If above-mentioned checking fail by, then think an invalid response data packet, at this moment enter clock respond packet abnormality processing flow process (S16); If above-mentioned checking is all passed through; then think an effective response data packet; and with wherein real-time time updating device time (S17); at this moment need to judge the validity of clock server time; if the clock server time is later than setup time, perhaps in the preset time scope early than setup time, then use the clock server time updating device time; otherwise enter response data packet abnormality processing flow process, for example ban use of described protected software.
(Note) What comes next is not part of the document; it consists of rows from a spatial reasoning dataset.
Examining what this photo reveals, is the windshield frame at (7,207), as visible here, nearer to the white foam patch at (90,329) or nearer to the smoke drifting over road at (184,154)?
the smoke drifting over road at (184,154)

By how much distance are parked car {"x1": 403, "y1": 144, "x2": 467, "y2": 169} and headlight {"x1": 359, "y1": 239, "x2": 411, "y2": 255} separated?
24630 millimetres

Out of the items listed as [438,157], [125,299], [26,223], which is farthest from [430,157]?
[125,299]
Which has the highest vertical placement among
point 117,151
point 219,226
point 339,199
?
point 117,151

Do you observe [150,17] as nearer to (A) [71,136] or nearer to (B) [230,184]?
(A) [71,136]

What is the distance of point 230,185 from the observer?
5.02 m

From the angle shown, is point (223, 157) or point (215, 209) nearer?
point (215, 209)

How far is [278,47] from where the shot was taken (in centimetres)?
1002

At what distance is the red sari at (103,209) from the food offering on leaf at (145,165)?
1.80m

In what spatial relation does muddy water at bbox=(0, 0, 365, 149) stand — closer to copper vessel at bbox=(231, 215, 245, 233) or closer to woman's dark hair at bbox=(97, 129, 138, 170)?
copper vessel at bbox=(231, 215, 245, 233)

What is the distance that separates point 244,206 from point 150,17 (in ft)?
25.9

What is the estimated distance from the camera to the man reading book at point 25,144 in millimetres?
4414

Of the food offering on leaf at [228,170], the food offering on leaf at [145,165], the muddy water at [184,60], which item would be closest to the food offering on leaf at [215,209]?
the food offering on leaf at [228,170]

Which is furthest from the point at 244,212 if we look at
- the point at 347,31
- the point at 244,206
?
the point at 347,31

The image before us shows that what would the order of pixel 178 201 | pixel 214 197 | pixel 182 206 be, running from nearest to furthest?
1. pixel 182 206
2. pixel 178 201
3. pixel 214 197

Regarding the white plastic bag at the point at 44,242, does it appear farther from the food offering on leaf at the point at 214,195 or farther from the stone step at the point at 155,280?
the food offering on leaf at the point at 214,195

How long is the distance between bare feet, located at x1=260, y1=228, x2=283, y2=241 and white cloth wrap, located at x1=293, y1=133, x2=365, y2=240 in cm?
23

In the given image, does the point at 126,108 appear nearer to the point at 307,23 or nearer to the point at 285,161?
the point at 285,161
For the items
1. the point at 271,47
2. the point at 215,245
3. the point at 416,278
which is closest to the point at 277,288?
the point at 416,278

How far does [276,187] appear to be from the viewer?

Because response data packet is issued to software protecting equipment termination receipts from server end and has time-delay; therefore software protecting equipment can revised (S18) with the main frame time with the server time calibrating installation after the time again; need to judge the validity of main frame time during correction equally, its process is identical with correcting device time main frame time (S05) with the aforementioned back that powers on.After successfully finishing aforesaid operations, finish remote calibration flow process (S19), enter control flow (S10) to protected software.
If real-time time remote calibration flow process starts but does not finish as yet; then forbid the use of protected software immediately, perhaps from this moment when service time of protected software, accumulative total working time, after accumulative total power-on time or accumulative total access times reach predetermined value, forbid the use of this protected software.If be not activated real-time time remote calibration flow process, then to protected software implementation expectant control strategy.
The present invention is not limited to above-mentioned particular implementation example; do not deviating under spirit of the present invention and the real situation thereof; skilled personnel can make various corresponding changes and distortion according to the present invention, and these corresponding changes and distortion all should belong within the claims protection domain of the present invention.